Richard Westbrook’s late pass of Jordan Taylor netted Watkins Glen winners Spirit of Daytona second place in the No. 90 Corvette DP over the fellow Corvette DP, the No. 10 Wayne Taylor Racing entry. Westbrook co-drove with Michael Valiante; Taylor with older brother Ricky.

The GT Le Mans class also saw domination, with Corvette Racing’s No. 3 pair of Jan Magnussen and Antonio Garcia winning their fourth straight race in their Corvette C7.R. Magnussen has his sixth win at the former Mosport circuit; Garcia his first.

The Dodge Viper SRT GTS-Rs finished second and third for the second race running, although this time the No. 93 of Kuno Wittmer and Jonathan Bomarito finished ahead of the sister No. 91 of Dominik Farnbacher and Marc Goossens. Bomarito made a late run at Garcia through traffic, but was unable to catch the Spaniard.

Meanwhile in GT Daytona, the polesitting No. 33 Riley Motorsports Viper Exchange Dodge Viper SRT GT3-R took its first win of the year with drivers Jeroen Bleekemolen and Ben Keating.

Bleekemolen made a late race pass of Kevin Estre in the No. 73 Park Place Motorsports Porsche 911 GT America; Estre having been banged at Turn 3 by Michael Christensen in the factory, CORE autosport-run No. 912 Porsche North America Porsche 911 RSR in the GT Le Mans category.

=== Set problem 1 ===
Return the race report in full, word for word.

=== Material for the task ===

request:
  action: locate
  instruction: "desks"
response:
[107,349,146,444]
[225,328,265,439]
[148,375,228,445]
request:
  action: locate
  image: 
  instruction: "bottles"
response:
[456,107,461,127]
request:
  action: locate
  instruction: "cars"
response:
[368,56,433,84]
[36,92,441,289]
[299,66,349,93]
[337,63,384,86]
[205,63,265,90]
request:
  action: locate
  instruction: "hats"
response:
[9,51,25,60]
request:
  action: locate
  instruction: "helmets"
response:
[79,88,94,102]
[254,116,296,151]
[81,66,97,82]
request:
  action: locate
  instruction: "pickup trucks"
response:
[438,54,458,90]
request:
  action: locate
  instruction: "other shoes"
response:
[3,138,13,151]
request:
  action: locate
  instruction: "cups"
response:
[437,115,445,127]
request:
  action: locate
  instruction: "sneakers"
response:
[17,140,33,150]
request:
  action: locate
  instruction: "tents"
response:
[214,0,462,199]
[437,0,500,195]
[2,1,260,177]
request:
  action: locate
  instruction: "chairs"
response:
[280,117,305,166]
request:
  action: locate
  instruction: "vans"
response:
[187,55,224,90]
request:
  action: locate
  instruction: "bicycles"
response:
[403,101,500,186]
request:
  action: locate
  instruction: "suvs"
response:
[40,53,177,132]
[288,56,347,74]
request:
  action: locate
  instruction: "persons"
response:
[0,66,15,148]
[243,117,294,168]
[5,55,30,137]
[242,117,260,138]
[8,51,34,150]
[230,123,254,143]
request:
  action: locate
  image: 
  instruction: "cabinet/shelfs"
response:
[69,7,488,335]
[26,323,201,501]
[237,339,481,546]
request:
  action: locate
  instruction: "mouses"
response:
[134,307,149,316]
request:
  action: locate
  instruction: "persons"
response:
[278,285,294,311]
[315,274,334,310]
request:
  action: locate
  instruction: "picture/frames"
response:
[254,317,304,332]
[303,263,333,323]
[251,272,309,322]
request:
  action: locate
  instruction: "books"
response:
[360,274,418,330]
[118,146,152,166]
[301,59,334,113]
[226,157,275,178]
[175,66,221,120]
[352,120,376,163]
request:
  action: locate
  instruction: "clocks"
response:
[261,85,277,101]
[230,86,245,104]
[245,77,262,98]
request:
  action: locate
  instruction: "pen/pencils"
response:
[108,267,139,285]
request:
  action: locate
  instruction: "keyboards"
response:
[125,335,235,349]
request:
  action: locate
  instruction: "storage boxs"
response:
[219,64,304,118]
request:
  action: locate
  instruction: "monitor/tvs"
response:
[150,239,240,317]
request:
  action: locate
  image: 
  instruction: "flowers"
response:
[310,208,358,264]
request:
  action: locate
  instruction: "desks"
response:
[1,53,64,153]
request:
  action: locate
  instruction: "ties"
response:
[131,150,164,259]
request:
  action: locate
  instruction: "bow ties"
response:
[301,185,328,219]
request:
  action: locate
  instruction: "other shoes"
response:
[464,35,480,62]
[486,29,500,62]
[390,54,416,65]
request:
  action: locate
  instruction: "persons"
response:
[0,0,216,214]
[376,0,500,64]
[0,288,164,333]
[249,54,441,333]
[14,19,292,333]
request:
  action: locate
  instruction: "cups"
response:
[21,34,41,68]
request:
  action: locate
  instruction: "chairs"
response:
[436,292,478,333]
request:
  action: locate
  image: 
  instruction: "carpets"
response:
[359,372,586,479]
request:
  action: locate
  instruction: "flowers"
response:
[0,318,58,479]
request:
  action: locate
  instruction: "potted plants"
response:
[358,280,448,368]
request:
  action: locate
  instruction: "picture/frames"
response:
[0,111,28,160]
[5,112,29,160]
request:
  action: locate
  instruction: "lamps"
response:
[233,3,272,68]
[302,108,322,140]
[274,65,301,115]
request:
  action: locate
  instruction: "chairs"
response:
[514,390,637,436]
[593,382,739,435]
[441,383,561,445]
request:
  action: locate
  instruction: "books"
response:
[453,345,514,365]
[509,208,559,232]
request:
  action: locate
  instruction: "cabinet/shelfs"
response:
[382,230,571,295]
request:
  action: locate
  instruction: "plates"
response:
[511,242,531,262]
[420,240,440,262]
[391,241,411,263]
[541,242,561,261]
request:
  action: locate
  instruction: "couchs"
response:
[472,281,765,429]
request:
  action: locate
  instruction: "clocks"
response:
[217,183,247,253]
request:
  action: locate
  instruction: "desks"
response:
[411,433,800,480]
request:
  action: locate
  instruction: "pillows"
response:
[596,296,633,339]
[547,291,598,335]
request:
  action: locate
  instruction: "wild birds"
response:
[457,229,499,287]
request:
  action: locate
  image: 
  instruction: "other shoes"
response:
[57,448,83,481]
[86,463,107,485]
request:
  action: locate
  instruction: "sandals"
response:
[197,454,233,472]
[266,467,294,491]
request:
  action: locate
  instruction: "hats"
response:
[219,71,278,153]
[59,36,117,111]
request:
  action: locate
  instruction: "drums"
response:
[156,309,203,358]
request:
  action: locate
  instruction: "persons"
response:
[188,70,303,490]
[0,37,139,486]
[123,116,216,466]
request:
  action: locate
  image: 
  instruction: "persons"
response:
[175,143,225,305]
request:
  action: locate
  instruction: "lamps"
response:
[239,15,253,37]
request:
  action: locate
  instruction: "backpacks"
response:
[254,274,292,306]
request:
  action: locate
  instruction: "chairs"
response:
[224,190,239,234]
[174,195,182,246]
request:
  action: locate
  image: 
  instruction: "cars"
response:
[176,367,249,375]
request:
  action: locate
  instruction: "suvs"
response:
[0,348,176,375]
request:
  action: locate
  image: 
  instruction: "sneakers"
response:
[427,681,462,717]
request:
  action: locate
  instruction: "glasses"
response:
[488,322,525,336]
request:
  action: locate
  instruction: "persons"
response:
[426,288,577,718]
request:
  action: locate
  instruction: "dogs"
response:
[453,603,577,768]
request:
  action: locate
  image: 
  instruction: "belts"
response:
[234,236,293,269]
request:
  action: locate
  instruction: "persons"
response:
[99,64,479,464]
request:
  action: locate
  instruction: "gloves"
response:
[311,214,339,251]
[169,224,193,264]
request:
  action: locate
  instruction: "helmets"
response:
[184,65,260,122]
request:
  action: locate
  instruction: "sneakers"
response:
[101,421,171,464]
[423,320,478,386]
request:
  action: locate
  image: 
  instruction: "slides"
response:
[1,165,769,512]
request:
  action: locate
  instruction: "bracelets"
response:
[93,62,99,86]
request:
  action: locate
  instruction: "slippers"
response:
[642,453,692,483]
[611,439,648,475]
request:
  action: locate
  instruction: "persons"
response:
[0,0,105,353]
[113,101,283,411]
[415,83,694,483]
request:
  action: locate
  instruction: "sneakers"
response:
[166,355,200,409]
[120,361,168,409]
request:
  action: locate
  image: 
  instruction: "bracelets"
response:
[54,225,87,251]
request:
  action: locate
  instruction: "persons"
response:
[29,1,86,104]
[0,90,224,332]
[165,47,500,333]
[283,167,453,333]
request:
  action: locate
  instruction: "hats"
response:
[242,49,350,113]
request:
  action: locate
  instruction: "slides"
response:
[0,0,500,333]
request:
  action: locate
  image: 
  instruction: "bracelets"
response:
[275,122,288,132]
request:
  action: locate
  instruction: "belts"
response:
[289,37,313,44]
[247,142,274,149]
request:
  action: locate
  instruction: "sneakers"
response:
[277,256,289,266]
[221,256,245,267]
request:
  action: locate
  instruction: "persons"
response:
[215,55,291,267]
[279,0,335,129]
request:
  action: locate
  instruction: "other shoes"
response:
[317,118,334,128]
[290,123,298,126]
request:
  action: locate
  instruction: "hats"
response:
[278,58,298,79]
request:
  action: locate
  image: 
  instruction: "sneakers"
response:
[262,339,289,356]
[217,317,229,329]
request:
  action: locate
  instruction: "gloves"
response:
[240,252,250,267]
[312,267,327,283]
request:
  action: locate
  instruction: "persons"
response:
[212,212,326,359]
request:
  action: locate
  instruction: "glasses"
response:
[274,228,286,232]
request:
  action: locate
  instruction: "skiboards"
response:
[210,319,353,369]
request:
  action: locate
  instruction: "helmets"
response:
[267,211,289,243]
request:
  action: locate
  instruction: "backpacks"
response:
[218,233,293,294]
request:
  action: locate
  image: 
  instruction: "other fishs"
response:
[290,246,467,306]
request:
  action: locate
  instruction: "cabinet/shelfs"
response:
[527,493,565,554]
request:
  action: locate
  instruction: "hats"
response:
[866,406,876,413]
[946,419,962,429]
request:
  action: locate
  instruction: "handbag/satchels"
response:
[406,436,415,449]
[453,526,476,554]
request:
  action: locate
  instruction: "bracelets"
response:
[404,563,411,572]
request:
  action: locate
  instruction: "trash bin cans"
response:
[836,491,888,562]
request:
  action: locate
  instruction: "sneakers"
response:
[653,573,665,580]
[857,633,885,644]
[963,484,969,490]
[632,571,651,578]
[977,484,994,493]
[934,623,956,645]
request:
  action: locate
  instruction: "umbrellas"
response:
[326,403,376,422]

=== Set problem 2 ===
Add 11 to every bounding-box coordinate in the answers, and write out again each line of the listing, requests included, from its first line through the line with "[2,1,260,177]". Give only those lines.

=== Reply 1 ===
Richard Westbrook’s late pass of Jordan Taylor netted Watkins Glen winners Spirit of Daytona second place in the No. 90 Corvette DP over the fellow Corvette DP, the No. 10 Wayne Taylor Racing entry. Westbrook co-drove with Michael Valiante; Taylor with older brother Ricky.

The GT Le Mans class also saw domination, with Corvette Racing’s No. 3 pair of Jan Magnussen and Antonio Garcia winning their fourth straight race in their Corvette C7.R. Magnussen has his sixth win at the former Mosport circuit; Garcia his first.

The Dodge Viper SRT GTS-Rs finished second and third for the second race running, although this time the No. 93 of Kuno Wittmer and Jonathan Bomarito finished ahead of the sister No. 91 of Dominik Farnbacher and Marc Goossens. Bomarito made a late run at Garcia through traffic, but was unable to catch the Spaniard.

Meanwhile in GT Daytona, the polesitting No. 33 Riley Motorsports Viper Exchange Dodge Viper SRT GT3-R took its first win of the year with drivers Jeroen Bleekemolen and Ben Keating.

Bleekemolen made a late race pass of Kevin Estre in the No. 73 Park Place Motorsports Porsche 911 GT America; Estre having been banged at Turn 3 by Michael Christensen in the factory, CORE autosport-run No. 912 Porsche North America Porsche 911 RSR in the GT Le Mans category.

=== Reply 2 ===
request:
  action: locate
  instruction: "desks"
response:
[118,360,157,455]
[236,339,276,450]
[159,386,239,456]
request:
  action: locate
  image: 
  instruction: "bottles"
response:
[467,118,472,138]
request:
  action: locate
  instruction: "cars"
response:
[379,67,444,95]
[47,103,452,300]
[310,77,360,104]
[348,74,395,97]
[216,74,276,101]
request:
  action: locate
  instruction: "hats"
response:
[20,62,36,71]
request:
  action: locate
  instruction: "helmets"
response:
[90,99,105,113]
[265,127,307,162]
[92,77,108,93]
request:
  action: locate
  instruction: "pickup trucks"
response:
[449,65,469,101]
request:
  action: locate
  instruction: "other shoes"
response:
[14,149,24,162]
request:
  action: locate
  instruction: "cups"
response:
[448,126,456,138]
request:
  action: locate
  instruction: "sneakers"
response:
[28,151,44,161]
request:
  action: locate
  instruction: "tents"
response:
[225,11,473,210]
[448,11,511,206]
[13,12,271,188]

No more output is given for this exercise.